▶ Set problem
Please revise the entries between the line holding "Is pixel 501" and the line holding "3 centimetres", inclusive, changing "snowy ridgeline" to "snow-covered ridgeline" and leaving everything else the same. Give back only those lines, without the pictures.

[Rows from a dataset]
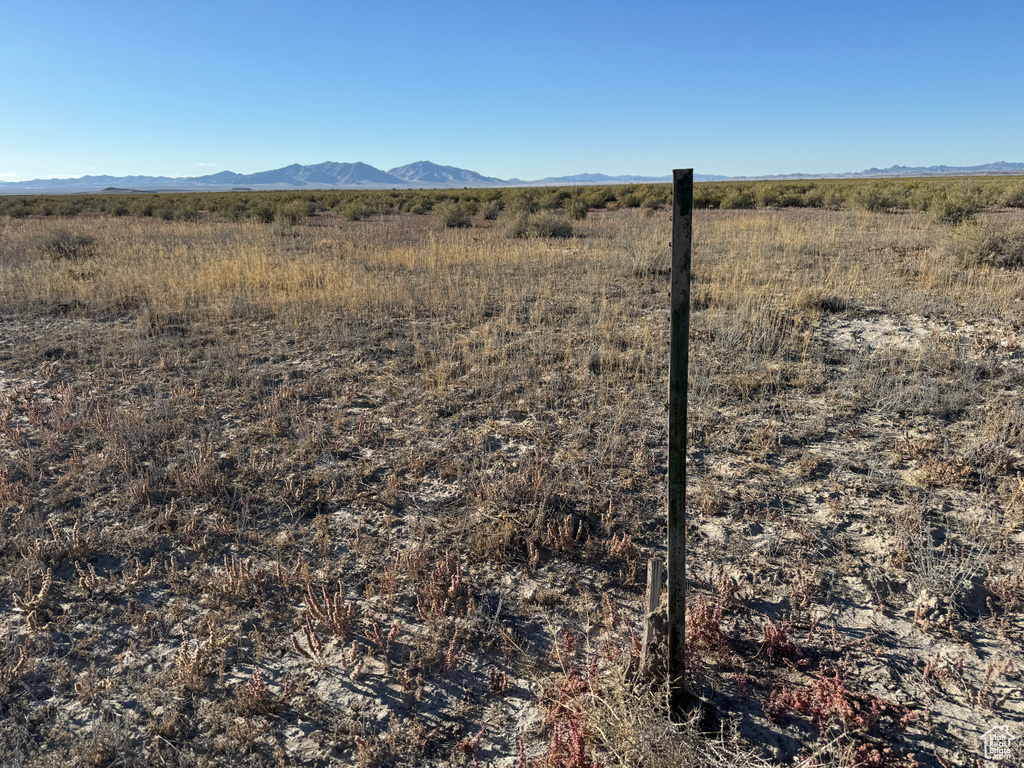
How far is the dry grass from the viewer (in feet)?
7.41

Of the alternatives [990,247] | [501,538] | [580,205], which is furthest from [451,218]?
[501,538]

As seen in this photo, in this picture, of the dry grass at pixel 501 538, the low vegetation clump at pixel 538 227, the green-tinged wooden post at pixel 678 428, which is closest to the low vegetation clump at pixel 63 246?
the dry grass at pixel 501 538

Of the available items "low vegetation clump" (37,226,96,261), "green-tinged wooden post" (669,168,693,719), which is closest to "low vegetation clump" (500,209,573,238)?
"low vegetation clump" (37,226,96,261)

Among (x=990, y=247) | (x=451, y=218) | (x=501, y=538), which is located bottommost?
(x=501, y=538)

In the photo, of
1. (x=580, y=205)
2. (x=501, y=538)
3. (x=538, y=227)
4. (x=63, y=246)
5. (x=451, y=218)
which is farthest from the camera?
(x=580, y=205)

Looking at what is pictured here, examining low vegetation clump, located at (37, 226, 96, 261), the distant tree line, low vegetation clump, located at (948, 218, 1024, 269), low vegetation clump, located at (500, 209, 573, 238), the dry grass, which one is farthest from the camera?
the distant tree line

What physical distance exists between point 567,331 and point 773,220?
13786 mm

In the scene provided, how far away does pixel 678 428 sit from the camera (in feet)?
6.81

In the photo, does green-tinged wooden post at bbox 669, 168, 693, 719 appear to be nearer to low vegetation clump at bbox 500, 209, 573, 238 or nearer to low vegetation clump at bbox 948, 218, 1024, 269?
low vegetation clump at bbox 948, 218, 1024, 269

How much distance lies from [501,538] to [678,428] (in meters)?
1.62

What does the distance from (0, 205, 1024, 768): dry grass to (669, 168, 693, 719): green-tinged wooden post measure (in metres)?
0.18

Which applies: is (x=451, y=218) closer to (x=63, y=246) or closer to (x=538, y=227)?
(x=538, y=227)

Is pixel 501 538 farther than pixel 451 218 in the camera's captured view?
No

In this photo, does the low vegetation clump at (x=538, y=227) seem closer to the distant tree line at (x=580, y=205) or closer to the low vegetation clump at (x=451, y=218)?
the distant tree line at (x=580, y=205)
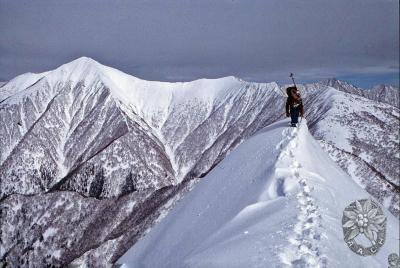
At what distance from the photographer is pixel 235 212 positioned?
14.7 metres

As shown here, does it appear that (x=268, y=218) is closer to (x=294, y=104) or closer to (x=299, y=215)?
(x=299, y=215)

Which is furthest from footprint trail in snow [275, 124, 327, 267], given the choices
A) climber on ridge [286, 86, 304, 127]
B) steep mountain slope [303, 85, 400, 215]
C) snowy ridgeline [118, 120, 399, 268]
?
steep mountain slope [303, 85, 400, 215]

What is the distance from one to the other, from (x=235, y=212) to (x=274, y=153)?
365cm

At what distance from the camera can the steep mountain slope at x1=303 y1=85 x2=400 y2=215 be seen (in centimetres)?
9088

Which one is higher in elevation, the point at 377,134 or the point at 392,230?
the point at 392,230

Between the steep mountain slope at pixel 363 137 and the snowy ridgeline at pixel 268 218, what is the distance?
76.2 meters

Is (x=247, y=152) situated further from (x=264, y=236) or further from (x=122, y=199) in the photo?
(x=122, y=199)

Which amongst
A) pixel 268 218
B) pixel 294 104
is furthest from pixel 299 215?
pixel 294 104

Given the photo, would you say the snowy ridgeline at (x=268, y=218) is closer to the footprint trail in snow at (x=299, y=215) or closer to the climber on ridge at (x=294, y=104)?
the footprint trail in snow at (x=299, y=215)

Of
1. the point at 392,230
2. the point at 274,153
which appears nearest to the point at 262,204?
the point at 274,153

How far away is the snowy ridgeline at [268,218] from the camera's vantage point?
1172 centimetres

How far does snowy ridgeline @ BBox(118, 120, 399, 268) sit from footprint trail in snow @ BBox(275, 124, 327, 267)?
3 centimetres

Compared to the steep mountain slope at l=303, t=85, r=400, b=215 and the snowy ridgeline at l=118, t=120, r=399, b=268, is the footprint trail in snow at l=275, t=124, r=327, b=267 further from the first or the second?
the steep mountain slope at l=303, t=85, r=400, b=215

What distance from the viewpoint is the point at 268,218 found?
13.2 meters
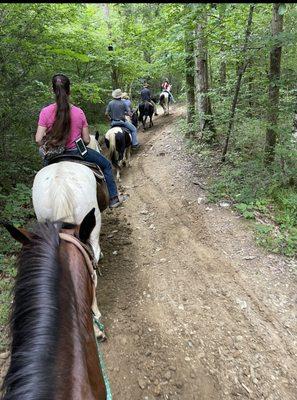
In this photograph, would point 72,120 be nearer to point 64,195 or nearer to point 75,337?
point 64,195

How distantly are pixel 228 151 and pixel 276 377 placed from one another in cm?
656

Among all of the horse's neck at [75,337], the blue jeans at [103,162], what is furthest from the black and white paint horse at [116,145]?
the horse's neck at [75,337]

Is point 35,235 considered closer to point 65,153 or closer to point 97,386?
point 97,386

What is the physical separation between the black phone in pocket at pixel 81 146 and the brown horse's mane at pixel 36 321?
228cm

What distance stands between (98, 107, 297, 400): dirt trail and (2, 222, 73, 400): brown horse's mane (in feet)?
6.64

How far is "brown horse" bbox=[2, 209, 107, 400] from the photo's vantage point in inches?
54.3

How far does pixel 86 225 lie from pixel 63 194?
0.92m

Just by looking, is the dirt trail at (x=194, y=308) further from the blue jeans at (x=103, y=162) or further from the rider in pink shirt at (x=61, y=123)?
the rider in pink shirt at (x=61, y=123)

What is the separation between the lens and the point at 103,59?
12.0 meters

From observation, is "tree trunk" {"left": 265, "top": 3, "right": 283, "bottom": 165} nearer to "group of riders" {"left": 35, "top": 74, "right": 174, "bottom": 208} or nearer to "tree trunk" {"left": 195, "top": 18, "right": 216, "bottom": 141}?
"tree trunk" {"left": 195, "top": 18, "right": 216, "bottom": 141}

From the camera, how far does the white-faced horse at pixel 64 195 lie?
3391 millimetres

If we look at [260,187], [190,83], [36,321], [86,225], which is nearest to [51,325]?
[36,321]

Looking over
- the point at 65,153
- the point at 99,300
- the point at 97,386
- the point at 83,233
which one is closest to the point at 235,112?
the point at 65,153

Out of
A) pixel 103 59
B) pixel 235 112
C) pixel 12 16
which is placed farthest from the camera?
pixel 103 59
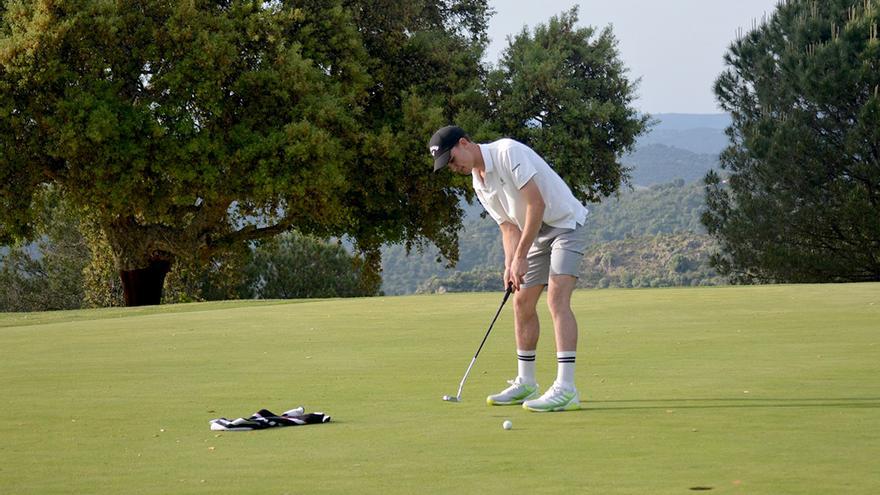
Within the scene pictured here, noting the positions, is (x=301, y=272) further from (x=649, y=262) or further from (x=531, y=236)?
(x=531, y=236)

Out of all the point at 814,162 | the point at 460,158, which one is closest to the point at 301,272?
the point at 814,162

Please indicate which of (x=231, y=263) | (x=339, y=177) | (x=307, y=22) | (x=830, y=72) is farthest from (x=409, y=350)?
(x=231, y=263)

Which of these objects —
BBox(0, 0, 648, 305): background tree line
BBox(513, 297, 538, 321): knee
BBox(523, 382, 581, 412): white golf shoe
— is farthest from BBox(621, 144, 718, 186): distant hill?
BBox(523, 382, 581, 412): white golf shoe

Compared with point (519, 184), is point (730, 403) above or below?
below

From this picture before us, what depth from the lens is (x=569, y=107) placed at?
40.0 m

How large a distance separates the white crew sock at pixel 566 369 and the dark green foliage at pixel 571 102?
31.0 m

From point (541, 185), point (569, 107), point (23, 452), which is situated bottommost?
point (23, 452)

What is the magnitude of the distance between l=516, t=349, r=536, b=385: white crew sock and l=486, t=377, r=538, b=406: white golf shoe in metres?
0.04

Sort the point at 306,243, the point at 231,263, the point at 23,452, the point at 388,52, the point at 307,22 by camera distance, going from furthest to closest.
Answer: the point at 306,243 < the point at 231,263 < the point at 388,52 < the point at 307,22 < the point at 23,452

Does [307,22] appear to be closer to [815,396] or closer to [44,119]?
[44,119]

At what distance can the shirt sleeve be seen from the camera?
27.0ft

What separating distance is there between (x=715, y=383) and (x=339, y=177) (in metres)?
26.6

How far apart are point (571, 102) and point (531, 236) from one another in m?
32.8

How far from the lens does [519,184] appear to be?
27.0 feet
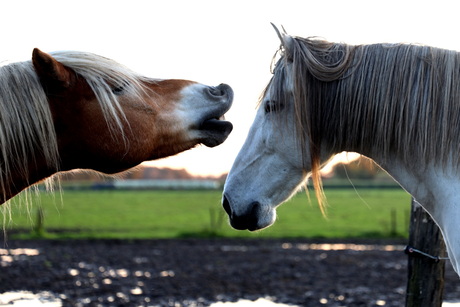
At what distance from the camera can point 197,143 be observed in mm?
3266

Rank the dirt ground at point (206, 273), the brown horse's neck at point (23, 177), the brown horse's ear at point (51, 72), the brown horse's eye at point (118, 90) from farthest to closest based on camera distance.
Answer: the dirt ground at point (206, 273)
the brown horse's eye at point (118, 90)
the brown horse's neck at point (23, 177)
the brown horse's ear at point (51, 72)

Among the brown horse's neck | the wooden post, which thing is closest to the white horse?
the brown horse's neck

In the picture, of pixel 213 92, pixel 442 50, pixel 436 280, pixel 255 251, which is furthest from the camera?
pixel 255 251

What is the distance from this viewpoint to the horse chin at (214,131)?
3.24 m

--

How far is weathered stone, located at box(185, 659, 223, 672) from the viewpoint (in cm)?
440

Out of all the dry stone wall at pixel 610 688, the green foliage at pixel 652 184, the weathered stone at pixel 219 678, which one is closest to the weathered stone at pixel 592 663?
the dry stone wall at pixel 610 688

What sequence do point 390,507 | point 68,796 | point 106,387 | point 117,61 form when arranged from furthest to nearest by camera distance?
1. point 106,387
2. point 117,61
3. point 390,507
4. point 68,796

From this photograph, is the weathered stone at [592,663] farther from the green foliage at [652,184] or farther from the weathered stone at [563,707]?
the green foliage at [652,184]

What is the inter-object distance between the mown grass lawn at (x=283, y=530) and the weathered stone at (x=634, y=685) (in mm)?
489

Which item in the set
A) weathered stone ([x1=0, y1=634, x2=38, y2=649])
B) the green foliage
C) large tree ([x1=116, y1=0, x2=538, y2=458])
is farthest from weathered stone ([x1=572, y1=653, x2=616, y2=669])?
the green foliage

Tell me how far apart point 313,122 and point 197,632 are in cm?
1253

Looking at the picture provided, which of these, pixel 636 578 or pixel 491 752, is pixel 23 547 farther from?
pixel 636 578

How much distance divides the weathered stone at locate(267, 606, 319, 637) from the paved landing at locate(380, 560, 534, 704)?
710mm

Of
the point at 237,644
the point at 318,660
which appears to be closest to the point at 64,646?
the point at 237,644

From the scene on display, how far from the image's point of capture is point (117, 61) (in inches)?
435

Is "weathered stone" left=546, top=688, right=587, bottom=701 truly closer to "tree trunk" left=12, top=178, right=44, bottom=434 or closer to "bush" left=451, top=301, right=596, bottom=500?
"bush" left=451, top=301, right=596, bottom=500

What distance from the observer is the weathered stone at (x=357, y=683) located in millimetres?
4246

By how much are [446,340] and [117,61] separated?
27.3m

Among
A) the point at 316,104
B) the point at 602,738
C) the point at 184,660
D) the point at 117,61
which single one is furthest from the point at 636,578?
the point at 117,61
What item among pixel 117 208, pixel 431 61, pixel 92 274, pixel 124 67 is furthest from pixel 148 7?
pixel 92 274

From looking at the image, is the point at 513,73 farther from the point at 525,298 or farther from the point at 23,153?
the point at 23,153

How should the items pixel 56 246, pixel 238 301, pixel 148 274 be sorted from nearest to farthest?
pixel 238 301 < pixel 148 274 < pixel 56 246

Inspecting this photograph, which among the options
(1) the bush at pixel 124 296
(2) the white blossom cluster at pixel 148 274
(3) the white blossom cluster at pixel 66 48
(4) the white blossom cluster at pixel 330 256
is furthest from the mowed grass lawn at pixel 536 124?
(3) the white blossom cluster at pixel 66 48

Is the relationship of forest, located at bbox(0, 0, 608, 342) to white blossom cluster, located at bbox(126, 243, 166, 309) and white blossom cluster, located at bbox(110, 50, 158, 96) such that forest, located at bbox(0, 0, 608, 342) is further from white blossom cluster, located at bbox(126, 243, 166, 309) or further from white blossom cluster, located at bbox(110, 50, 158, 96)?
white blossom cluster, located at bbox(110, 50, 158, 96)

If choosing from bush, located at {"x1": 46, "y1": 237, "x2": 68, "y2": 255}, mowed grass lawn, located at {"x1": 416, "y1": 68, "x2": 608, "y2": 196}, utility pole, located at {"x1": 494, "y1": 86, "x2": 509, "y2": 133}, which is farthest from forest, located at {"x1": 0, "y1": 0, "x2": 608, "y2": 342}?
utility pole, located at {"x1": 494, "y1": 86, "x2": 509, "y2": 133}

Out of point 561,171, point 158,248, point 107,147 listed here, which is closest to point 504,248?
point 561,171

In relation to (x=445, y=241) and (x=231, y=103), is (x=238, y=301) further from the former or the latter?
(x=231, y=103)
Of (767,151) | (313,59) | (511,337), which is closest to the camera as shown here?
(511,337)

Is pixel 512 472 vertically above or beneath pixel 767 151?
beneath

▶ Answer to the exercise
Is pixel 501 538 farther than pixel 451 218 in the camera's captured view?
No

In this photo, does the low vegetation clump at (x=538, y=227) seem closer to the distant tree line at (x=580, y=205) or closer to the low vegetation clump at (x=451, y=218)?
the distant tree line at (x=580, y=205)
At what distance from the photographer is pixel 235 212 positioned?
14.7 metres

As shown here, does it appear that (x=268, y=218) is closer to (x=294, y=104) or closer to (x=299, y=215)?
(x=299, y=215)

Which is furthest from footprint trail in snow [275, 124, 327, 267], given the choices
A) climber on ridge [286, 86, 304, 127]
B) steep mountain slope [303, 85, 400, 215]
C) snow-covered ridgeline [118, 120, 399, 268]
?
steep mountain slope [303, 85, 400, 215]

What is the distance from one to the other, from (x=235, y=212) to (x=274, y=153)?
365cm

At what distance from the camera can the steep mountain slope at x1=303 y1=85 x2=400 y2=215 be seen (in centimetres)?
9088

Which one is higher in elevation, the point at 377,134 or the point at 392,230?
the point at 392,230

Between the steep mountain slope at pixel 363 137 and the snow-covered ridgeline at pixel 268 218, what is the distance?
76.2 meters

Is (x=247, y=152) situated further from (x=264, y=236) or further from (x=122, y=199) in the photo?
(x=122, y=199)

Which amongst
A) pixel 268 218
B) pixel 294 104
is furthest from pixel 299 215?
pixel 294 104

Given the photo, would you say the snow-covered ridgeline at (x=268, y=218) is closer to the footprint trail in snow at (x=299, y=215) or closer to the climber on ridge at (x=294, y=104)?
the footprint trail in snow at (x=299, y=215)

Of
1. the point at 392,230
2. the point at 274,153
which appears nearest to the point at 262,204?
the point at 274,153

How far away is the snow-covered ridgeline at [268,218] from the camera's vantage point?
1172 centimetres

How far does snow-covered ridgeline @ BBox(118, 120, 399, 268) sit from footprint trail in snow @ BBox(275, 124, 327, 267)?
3 centimetres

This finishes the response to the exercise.